> **Exercise 1**
Rewrite the South African education interview starting at "I completed my" and ending at "and Community Mobilization.", using "volunteer work" in place of "voluntary work".
> **Exercise 2**
Pick up the South African education interview after its last sentence and keep it going.
══ Selected excerpt ══
I completed my matric at M.H.Joosub Secondary School in Lenasia and after that; I took a year to do some voluntary work in my community. From there, I spent most of my academic years with several youth organizations, including South Africa’s leading youth empowerment initiative, The New loveLife Trust. During these years with the organization, I received accolades for one of the best Peer Mobilizers, Marketing Strategist, Team Coaching, Programme Implementation, Event and Project Management, Stake Holder Management, and Community Mobilization.
Your take on education in this youth month
The current state of education in South Africa is a worry to me. I was reading a recent Mail & Guardian article that states that 80% of schools could be ‘dysfunctional’. Newer statistics further suggest that South African pupils lack basic skills and knowledge compared to their peers around the world; and also the education standards are, in general, very poor.
However, there is a big divide in the school system. This makes me wonder if all the lost lives during the 1976 Soweto uprising riots were really worth it. Is this what fallen icons like Tsietsi Mashinini really fought for?
═══
══ Data supplied ══
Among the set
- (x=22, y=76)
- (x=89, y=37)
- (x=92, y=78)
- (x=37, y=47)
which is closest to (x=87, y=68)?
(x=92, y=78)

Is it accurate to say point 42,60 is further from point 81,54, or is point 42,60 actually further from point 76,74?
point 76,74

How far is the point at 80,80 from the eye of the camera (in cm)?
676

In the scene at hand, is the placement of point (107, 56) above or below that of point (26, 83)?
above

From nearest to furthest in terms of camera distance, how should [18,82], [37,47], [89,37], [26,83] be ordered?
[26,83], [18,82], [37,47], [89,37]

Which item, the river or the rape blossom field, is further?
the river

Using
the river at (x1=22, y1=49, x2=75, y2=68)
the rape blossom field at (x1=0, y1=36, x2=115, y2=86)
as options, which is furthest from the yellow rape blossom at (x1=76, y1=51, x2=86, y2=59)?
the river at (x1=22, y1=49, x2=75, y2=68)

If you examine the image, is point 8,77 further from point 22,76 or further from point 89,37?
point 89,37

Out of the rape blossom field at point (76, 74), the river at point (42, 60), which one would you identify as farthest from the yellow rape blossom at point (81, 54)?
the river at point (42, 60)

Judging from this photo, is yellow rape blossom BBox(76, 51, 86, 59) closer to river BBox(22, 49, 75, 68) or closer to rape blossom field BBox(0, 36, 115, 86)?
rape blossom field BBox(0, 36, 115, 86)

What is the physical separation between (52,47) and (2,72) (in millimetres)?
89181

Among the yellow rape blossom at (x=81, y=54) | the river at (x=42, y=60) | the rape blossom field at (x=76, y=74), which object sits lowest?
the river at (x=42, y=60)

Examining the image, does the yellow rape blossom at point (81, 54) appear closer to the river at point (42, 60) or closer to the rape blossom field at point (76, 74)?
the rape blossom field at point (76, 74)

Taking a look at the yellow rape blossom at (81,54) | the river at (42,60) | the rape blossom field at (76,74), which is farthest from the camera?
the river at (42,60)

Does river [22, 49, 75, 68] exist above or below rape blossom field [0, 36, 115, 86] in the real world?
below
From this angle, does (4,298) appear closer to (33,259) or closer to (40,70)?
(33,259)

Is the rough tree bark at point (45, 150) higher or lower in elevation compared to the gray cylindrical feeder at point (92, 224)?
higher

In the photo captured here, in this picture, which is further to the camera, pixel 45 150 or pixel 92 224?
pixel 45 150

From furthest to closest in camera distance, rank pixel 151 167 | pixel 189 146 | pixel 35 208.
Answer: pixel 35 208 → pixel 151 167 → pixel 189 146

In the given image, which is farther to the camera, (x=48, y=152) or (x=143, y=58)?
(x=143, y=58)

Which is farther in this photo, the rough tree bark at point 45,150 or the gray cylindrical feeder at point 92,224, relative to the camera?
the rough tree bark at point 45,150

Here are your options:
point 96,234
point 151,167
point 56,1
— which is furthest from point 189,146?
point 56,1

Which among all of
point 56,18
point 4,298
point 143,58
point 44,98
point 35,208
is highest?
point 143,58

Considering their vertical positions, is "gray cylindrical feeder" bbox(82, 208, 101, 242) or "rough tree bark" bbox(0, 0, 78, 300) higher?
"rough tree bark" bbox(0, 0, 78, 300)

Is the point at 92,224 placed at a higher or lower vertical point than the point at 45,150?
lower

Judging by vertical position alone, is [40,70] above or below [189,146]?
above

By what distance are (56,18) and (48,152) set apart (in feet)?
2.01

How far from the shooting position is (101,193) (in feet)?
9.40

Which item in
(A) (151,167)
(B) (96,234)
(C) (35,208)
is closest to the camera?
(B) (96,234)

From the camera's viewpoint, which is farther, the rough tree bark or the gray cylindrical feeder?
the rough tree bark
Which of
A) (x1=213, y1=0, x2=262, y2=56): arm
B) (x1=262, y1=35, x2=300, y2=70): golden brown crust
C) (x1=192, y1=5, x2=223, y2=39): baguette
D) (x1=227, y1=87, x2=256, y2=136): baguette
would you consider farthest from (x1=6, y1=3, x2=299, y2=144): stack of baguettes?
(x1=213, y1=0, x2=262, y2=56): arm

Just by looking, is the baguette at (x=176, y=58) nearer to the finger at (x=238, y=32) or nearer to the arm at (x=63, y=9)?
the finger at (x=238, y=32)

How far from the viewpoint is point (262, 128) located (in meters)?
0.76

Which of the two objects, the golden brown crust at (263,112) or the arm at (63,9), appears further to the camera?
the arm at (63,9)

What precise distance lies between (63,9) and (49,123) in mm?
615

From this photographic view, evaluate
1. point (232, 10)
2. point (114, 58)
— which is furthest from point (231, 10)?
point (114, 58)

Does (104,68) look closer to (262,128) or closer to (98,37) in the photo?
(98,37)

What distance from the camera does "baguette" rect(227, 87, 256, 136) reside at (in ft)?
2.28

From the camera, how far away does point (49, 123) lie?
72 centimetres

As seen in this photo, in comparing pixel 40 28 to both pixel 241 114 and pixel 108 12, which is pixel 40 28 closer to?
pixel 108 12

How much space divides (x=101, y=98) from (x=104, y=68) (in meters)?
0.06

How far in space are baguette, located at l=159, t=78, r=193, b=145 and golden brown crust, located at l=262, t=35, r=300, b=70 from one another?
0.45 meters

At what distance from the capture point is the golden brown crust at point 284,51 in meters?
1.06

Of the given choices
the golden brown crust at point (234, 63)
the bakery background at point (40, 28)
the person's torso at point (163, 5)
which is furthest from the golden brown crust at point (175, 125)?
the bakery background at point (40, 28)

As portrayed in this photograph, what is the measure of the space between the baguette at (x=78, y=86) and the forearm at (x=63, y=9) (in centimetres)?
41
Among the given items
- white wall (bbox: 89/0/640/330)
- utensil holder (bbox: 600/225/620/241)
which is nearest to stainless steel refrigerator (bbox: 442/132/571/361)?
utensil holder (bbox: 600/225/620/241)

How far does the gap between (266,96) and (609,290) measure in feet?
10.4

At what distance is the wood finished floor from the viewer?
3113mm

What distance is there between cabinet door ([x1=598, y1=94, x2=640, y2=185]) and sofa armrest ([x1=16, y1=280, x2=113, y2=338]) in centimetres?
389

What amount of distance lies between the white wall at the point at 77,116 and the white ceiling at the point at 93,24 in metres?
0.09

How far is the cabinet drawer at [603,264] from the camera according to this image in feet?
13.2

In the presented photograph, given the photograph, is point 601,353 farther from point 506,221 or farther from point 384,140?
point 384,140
═══
> **Exercise answer 1**
I completed my matric at M.H.Joosub Secondary School in Lenasia and after that; I took a year to do some volunteer work in my community. From there, I spent most of my academic years with several youth organizations, including South Africa’s leading youth empowerment initiative, The New loveLife Trust. During these years with the organization, I received accolades for one of the best Peer Mobilizers, Marketing Strategist, Team Coaching, Programme Implementation, Event and Project Management, Stake Holder Management, and Community Mobilization.

> **Exercise answer 2**
What do you make of the challenges youth face?
The struggle faced by youth in South Africa is being lost. A lot of young people don’t really know where to fit in; they don’t know who they are, what they want, and where to get it from. As if that’s not enough, they have to face the reality of being trapped in the matrix, being indoctrinated with the Western lifestyle by the media and made to believe that they are worthless without money. That is why today’s youth are suffering from depression, anxiety and low self-esteem.
How realistic are opportunities for young people?
Not really realistic. Due to the elusive statistical nightmare of corruption in our country, young people are snubbed from empowering programmes. Nepotism has taken over and a lot of young, talented people are being deprived of these opportunities because of that.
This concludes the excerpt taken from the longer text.